• [What the exercise asks] I need the entries printed again word for word, without the images.

[Image-caption web data]
┏━━

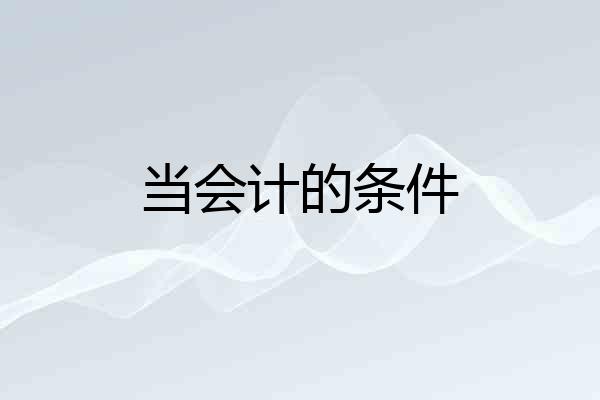当会计的条件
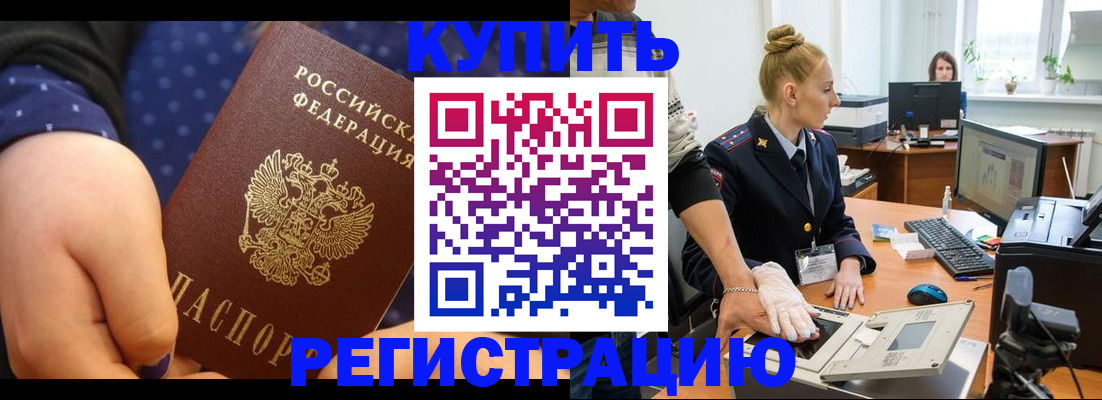 прописка штамп в Суровикино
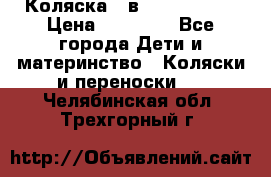 Коляска 2 в 1 Noordline › Цена ­ 12 500 - Все города Дети и материнство » Коляски и переноски   . Челябинская обл.,Трехгорный г.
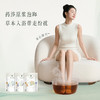 【檀香】后辰泡脚液！~药浴原浆泡脚，草本入浴带走纷扰！ 商品缩略图1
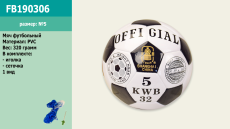 М'яч футбольний FB190306 (30шт) №5, PVC, 320 грам, кольоровий(КІ)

┗━━

• [Response to the task]
当会计的条件
 прописка штамп в Суровикино
 Коляска 2 в 1 Noordline › Цена ­ 12 500 - Все города Дети и материнство » Коляски и переноски   . Челябинская обл.,Трехгорный г.
 【檀香】后辰泡脚液！~药浴原浆泡脚，草本入浴带走纷扰！ 商品缩略图1
 М'яч футбольний FB190306 (30шт) №5, PVC, 320 грам, кольоровий(КІ)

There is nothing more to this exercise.